I’m a really nervous flier, and I tend to treat the safety drill on each flight as a kind of talisman. The idea, I think, is if I watch carefully, then the gods will ensure I’ll never need to use any of this stuff.
On every flight I’ve taken, I’ve sat through the little demo with the life jacket under the seat, and the toggle and the light, and the whistle and what have you. Every time, the same questions come to me: do these things ever get used? Has anyone ever survived and been rescued after a plane crash, because they were wearing their life jackets?
They are good for when a plane over shoots the runway and skids into a bay or river.

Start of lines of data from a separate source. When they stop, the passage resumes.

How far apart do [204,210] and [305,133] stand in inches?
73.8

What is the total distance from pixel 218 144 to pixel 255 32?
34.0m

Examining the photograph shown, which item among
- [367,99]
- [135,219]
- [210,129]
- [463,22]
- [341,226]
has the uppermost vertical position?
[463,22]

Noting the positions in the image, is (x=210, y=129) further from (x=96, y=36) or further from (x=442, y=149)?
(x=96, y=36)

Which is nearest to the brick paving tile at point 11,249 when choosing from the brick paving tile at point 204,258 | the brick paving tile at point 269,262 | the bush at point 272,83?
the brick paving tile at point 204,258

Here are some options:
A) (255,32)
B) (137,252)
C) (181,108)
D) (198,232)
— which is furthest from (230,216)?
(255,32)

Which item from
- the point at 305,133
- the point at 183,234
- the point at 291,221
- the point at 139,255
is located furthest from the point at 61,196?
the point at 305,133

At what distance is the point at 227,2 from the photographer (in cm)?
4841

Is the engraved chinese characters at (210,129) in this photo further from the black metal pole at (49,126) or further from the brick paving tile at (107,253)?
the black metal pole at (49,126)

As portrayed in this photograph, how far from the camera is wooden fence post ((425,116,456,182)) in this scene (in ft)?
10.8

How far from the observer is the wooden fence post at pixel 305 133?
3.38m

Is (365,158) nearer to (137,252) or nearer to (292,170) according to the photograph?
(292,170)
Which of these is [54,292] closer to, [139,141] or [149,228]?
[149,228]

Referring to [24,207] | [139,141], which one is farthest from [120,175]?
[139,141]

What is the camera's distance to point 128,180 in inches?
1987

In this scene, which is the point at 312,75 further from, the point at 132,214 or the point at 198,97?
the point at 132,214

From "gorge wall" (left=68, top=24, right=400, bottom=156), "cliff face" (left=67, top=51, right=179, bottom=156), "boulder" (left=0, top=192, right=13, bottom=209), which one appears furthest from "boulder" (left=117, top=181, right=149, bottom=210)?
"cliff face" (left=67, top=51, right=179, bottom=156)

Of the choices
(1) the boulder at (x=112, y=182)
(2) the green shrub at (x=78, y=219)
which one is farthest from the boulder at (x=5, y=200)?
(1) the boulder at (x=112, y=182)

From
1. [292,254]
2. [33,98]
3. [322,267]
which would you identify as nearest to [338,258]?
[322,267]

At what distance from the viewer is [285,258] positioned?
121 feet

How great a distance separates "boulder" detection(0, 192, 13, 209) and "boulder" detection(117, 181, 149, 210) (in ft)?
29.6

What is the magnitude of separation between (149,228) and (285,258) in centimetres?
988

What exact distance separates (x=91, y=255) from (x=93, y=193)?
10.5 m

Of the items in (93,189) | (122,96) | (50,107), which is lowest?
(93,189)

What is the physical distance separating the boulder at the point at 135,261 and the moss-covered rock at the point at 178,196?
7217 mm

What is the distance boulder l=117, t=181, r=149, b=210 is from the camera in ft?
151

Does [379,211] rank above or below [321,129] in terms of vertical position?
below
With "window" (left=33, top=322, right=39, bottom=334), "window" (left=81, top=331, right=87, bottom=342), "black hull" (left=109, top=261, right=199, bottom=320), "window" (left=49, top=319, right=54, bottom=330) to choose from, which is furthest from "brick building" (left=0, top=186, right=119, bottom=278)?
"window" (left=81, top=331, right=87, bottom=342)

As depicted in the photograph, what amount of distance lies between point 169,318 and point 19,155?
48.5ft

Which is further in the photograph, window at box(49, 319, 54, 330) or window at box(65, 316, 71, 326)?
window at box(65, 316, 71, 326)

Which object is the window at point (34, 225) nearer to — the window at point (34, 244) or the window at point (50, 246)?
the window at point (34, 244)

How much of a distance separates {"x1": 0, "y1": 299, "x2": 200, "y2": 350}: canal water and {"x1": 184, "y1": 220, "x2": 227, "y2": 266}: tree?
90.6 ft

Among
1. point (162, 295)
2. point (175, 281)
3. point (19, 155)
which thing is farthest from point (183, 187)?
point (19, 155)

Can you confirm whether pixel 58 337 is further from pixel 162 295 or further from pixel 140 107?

For other off run way landings [controlled crashes], the pilot would typically set down on land [most flights are over land so thats what’s under the plane] rather than look for water to go down in. Also, being in water would make it harder to rescue the survivors.
The NTSB has a searchable database of crash info. I didn’t find any commercial flights that resulted in flotation device usage, but it was a bit tough to use.
I did find many small plane incidents in which flotation devices were instrumental, and some in which a flotation device would have saved lives were it present.
I also recall the airliner that crashed near Africa near some island (the Seychelles?) Remember, it was hijacked and the hijacker didn’t believe there was no fuel and wanted to go to Australia. The pilot tried to ditch but a hijacker wrestled with the controls and the plane broke into three pieces. A few of the pieces were not fully submerged, but IIRC one was and some people drowned, perhaps because they were wearing flotation devices. If you blow it up in the plane, you could be trapped and unable to swim out of the wreckage.
Yeah, they do some good–they mark the crash site so the navy doesn’t have to waste as much time/money looking for the wreck :). It ain’t gonna help you if you’re on a 747 plummeting toward the Atlantic at 600 miles per hour.